• [Data extracted from a collection]
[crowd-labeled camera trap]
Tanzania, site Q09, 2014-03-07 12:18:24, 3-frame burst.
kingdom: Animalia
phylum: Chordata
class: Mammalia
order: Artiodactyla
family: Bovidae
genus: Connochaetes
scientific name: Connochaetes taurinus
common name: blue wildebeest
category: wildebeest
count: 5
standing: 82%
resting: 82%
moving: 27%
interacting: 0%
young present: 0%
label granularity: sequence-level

• [AIM OF THE EXERCISE] Without changing a word, print all of the entries above.

• [EXERCISE RESPONSE]
[crowd-labeled camera trap]
Tanzania, site Q09, 2014-03-07 12:18:24, 3-frame burst.
kingdom: Animalia
phylum: Chordata
class: Mammalia
order: Artiodactyla
family: Bovidae
genus: Connochaetes
scientific name: Connochaetes taurinus
common name: blue wildebeest
category: wildebeest
count: 5
standing: 82%
resting: 82%
moving: 27%
interacting: 0%
young present: 0%
label granularity: sequence-level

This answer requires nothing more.